The orca Lolita, who had been captive for more than five decades in the American aquarium Miami Seaquarium, died this Friday, the establishment reported on its social networks.
The company detailed that during the last two days, Lolita, also known as Toki, “began to show serious signs of discomfort”, for which “the veterinary team began treatment immediately.”
“Despite receiving the best possible care, he passed away on Friday afternoon of what is believed to be a kidney condition,” reads a statement.
“Toki was an inspiration to all who were fortunate enough to hear about her story, and especially to the Lummi Nation, who considered her family. Those who had the privilege of spending time with her will forever remember her beautiful spirit,” they said from the aquarium.

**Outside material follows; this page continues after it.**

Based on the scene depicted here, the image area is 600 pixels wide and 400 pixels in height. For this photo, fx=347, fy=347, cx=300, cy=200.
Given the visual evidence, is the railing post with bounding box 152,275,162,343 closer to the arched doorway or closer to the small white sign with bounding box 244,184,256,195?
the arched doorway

A “historic” plan to release the gigantic mammal in the Northwest Pacific Ocean was revealed in March. The authorities never gave a date for his transfer, but the businessman and philanthropist Jim Irsay, who promised to finance it, assured then that the process could take between 18 and 24 months and cost between 15 and 20 million dollars.
Lolita, who has lived at the Miami Seaquarium since 1970, was captured in the waters of Puget Sound in the Pacific Northwest when she was about four years old. During her first decade at the Florida marine park she lived with a male orca, named Hugo, who died of a brain aneurysm in 1980. She has been on her own ever since.